* **AUFGABENSTELLUNG**: Zitiere Zeichen für Zeichen den Teil der Daten, der mit ihrer allerersten Zeile beginnt und mit der Zeile endet, die "244H224V240L220 237L214 238V253L215" enthält. Beide Grenzzeilen gehören dazu.
━━━━━ ZU BEARBEITENDE DATEN ━━━━━
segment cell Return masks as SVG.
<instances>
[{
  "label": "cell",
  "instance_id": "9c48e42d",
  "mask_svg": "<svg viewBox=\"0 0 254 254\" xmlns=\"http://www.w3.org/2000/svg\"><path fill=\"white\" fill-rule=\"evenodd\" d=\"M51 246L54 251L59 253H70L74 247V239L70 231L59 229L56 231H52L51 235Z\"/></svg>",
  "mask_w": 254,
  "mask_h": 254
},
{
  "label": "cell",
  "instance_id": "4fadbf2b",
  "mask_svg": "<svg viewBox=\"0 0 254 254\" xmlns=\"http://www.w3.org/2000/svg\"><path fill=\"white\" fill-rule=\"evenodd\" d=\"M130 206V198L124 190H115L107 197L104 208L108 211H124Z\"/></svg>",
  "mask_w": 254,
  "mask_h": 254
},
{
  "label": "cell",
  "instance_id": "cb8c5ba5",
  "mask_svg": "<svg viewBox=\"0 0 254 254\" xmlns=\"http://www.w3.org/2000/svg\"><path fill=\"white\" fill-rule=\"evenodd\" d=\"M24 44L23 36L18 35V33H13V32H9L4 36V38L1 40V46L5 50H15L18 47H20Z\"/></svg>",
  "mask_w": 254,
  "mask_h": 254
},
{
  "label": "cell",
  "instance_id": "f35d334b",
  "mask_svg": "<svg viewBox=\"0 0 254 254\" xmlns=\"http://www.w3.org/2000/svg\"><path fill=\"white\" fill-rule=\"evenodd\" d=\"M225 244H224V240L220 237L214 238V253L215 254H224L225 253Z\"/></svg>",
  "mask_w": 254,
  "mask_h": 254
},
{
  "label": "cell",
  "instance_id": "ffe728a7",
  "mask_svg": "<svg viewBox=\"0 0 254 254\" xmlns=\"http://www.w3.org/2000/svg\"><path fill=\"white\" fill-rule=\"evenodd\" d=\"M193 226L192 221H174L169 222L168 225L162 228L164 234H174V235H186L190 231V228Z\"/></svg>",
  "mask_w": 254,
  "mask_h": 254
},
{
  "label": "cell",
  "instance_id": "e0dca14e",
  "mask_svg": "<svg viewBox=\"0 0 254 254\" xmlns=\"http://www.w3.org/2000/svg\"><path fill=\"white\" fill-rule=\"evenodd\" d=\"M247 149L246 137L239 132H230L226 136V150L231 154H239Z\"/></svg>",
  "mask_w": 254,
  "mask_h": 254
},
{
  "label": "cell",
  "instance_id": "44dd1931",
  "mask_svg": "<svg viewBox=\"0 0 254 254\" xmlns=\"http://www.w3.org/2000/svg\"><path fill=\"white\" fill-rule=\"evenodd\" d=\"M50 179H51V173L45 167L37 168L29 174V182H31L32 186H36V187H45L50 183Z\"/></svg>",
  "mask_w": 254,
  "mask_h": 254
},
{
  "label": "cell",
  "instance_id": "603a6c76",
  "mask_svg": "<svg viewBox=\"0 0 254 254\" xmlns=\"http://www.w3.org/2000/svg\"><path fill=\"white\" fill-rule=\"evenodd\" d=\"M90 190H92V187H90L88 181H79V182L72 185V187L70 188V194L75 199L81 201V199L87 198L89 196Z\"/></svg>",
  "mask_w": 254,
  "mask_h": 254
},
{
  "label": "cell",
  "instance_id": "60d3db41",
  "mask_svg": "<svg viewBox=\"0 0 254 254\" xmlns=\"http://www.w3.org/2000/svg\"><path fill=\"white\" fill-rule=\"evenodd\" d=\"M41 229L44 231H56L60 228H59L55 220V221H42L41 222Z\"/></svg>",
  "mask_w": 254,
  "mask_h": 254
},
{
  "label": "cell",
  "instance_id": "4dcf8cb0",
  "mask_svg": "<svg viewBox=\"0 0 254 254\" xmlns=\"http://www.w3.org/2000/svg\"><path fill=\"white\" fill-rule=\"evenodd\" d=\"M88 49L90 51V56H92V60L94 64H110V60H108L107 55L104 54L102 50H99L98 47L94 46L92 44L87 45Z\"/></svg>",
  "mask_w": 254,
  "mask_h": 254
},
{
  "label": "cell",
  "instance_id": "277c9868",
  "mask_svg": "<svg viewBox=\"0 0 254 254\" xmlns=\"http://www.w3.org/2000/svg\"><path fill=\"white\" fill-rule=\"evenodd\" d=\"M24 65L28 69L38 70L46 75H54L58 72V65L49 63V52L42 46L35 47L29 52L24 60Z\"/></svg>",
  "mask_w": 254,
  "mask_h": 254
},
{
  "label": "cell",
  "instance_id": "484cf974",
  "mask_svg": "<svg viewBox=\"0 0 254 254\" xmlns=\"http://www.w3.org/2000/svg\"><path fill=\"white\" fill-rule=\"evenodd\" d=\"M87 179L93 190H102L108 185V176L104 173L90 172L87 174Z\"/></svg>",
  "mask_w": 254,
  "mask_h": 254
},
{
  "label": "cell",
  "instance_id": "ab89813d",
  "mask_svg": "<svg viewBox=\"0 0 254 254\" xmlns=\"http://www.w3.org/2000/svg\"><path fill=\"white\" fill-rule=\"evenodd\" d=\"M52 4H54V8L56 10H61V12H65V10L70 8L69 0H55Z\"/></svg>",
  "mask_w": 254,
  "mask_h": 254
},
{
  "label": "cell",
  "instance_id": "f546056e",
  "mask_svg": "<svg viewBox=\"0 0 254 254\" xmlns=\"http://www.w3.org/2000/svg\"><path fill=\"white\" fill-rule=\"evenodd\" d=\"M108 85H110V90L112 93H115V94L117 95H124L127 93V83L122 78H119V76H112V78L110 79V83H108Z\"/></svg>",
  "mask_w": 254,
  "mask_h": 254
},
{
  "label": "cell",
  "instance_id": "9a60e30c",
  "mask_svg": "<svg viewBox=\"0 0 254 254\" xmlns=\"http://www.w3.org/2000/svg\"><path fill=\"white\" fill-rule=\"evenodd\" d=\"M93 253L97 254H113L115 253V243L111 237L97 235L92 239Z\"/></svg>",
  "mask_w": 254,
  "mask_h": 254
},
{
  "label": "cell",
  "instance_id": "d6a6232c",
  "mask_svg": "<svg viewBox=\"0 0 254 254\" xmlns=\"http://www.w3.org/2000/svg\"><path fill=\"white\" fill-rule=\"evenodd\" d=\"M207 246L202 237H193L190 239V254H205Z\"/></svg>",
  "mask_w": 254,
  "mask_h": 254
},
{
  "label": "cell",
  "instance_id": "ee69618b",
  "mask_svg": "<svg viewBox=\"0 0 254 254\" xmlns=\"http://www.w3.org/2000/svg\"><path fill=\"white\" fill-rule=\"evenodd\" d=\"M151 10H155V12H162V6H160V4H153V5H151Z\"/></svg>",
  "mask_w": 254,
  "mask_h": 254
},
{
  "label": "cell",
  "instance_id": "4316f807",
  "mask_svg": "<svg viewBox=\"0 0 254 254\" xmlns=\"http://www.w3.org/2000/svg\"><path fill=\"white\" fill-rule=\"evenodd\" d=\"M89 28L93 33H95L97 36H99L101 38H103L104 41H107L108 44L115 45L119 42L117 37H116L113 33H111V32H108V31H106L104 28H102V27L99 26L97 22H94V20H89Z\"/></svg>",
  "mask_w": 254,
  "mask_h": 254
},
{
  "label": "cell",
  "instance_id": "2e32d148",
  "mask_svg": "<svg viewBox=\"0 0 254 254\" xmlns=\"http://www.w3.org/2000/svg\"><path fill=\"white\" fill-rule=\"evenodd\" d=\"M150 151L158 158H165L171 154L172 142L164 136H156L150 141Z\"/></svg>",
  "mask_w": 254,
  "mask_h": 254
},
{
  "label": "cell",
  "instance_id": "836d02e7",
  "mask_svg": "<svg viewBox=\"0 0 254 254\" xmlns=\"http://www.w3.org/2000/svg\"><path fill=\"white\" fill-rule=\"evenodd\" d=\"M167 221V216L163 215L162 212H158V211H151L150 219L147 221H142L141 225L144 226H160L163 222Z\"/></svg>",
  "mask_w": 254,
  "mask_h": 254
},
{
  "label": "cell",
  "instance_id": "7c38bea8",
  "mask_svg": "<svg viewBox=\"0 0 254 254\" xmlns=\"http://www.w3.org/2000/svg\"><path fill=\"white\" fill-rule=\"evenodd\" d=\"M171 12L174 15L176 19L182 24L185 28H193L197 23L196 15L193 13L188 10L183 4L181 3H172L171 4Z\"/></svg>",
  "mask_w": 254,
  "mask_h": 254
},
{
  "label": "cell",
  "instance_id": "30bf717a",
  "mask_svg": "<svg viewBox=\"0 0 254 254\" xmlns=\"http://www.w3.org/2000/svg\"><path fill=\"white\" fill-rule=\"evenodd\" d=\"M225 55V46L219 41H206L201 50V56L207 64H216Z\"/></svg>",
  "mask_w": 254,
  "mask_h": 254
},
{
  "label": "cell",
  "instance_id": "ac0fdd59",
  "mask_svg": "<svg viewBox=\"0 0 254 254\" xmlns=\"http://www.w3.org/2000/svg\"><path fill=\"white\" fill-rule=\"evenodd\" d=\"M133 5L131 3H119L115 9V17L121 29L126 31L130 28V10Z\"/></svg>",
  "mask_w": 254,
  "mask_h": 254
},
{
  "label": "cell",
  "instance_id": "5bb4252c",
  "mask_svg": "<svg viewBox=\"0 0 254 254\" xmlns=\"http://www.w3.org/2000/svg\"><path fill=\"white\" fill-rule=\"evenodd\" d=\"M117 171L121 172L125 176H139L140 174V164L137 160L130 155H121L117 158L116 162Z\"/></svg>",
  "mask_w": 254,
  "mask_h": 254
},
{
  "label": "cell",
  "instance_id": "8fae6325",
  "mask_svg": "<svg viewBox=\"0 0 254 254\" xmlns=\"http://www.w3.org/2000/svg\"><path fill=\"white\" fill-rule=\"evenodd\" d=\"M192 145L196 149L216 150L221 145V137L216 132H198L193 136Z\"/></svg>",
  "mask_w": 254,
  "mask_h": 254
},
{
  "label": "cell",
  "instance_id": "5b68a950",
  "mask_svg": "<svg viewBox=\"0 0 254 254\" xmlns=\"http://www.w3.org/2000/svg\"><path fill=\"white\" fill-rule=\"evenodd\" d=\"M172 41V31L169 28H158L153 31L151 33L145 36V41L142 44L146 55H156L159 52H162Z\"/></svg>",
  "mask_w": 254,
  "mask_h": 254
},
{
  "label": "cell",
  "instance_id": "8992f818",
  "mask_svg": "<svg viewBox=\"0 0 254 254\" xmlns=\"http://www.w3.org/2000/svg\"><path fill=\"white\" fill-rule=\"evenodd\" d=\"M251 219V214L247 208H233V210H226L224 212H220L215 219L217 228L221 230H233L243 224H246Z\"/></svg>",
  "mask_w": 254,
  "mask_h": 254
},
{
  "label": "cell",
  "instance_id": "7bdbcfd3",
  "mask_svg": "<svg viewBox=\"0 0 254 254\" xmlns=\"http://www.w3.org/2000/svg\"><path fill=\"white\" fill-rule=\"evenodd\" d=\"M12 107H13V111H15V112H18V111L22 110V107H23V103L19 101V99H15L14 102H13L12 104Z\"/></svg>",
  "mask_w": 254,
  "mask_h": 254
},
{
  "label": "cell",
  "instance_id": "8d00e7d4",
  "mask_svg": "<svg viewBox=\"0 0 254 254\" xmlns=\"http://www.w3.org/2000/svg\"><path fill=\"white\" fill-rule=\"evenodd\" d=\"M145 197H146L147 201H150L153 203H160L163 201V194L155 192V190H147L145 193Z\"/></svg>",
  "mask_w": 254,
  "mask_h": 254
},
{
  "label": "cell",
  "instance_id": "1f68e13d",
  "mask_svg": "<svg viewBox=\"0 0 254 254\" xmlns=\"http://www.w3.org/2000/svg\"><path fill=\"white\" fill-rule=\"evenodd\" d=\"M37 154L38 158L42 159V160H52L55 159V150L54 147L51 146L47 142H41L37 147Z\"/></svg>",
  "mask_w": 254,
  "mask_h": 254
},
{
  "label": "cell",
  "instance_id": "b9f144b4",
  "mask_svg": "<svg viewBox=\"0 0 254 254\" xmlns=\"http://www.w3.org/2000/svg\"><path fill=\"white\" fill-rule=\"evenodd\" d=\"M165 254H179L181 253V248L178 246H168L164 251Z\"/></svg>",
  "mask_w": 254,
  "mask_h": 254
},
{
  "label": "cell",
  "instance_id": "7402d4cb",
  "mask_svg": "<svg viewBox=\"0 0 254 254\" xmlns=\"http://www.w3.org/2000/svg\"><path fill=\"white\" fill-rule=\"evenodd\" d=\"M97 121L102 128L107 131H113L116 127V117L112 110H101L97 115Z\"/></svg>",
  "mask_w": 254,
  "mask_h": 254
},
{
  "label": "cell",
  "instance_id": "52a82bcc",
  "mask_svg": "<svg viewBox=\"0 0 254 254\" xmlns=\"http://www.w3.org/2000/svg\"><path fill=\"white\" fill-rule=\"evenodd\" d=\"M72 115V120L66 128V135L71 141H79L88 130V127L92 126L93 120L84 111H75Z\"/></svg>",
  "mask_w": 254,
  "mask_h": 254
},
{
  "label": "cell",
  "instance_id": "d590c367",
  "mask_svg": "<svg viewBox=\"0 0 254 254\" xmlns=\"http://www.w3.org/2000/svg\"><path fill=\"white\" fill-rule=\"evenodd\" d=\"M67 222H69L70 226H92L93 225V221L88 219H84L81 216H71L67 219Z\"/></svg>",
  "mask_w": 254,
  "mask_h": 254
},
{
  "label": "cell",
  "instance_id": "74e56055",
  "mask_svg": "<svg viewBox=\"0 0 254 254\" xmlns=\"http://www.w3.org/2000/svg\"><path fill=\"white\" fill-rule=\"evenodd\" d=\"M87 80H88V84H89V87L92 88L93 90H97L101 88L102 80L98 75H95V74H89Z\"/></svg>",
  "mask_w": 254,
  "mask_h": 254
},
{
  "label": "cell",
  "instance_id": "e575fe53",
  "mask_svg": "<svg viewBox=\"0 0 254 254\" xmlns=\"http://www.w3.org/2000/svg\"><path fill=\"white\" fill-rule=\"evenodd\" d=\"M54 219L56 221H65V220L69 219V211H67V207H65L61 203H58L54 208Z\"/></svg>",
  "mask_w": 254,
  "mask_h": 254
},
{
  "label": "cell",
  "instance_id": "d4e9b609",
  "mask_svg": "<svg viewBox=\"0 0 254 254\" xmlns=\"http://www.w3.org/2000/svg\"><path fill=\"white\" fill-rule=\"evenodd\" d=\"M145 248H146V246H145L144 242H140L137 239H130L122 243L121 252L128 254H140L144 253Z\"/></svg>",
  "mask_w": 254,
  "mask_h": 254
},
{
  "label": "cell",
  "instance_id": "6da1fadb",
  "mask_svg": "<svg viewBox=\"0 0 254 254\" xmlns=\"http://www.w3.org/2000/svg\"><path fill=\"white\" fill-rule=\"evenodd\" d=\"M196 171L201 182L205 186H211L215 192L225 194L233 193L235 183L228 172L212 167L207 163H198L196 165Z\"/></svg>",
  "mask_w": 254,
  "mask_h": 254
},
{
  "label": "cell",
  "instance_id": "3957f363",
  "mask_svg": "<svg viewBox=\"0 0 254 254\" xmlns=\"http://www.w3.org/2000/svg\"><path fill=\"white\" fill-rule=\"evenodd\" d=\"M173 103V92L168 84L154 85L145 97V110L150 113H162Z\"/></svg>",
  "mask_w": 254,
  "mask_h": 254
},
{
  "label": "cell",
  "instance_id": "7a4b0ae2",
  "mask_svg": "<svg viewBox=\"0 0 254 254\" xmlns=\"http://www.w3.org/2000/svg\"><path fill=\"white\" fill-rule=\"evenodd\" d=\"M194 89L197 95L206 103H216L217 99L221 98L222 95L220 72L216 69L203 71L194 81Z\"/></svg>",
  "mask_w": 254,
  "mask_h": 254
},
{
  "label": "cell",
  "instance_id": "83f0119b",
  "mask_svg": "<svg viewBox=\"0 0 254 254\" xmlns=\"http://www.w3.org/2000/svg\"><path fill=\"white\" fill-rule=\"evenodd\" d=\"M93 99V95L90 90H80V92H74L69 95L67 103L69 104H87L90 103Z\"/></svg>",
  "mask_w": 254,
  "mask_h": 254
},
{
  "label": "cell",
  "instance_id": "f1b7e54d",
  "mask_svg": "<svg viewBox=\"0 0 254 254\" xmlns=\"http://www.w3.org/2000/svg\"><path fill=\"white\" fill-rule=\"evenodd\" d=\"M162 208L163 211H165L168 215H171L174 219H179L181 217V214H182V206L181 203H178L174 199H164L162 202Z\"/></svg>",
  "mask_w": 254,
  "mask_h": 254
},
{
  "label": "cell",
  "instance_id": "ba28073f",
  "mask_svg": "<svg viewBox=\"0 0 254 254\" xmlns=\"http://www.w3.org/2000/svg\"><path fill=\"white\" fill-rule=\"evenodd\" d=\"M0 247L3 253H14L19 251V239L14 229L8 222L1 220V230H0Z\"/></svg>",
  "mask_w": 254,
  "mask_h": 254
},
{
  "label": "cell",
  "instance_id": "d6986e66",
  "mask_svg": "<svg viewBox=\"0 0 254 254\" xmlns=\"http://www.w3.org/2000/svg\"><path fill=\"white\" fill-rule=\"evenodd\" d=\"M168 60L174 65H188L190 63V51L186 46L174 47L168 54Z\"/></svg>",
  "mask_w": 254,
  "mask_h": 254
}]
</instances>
━━━━━
* **SCHRIFTLICHE ANTWORT**:
segment cell Return masks as SVG.
<instances>
[{
  "label": "cell",
  "instance_id": "9c48e42d",
  "mask_svg": "<svg viewBox=\"0 0 254 254\" xmlns=\"http://www.w3.org/2000/svg\"><path fill=\"white\" fill-rule=\"evenodd\" d=\"M51 246L54 251L59 253H70L74 247V239L70 231L59 229L56 231H52L51 235Z\"/></svg>",
  "mask_w": 254,
  "mask_h": 254
},
{
  "label": "cell",
  "instance_id": "4fadbf2b",
  "mask_svg": "<svg viewBox=\"0 0 254 254\" xmlns=\"http://www.w3.org/2000/svg\"><path fill=\"white\" fill-rule=\"evenodd\" d=\"M130 206V198L124 190H115L107 197L104 208L108 211H124Z\"/></svg>",
  "mask_w": 254,
  "mask_h": 254
},
{
  "label": "cell",
  "instance_id": "cb8c5ba5",
  "mask_svg": "<svg viewBox=\"0 0 254 254\" xmlns=\"http://www.w3.org/2000/svg\"><path fill=\"white\" fill-rule=\"evenodd\" d=\"M24 44L23 36L18 35V33H13V32H9L4 36V38L1 40V46L5 50H15L18 47H20Z\"/></svg>",
  "mask_w": 254,
  "mask_h": 254
},
{
  "label": "cell",
  "instance_id": "f35d334b",
  "mask_svg": "<svg viewBox=\"0 0 254 254\" xmlns=\"http://www.w3.org/2000/svg\"><path fill=\"white\" fill-rule=\"evenodd\" d=\"M225 244H224V240L220 237L214 238V253L215 254H224L225 253Z\"/></svg>",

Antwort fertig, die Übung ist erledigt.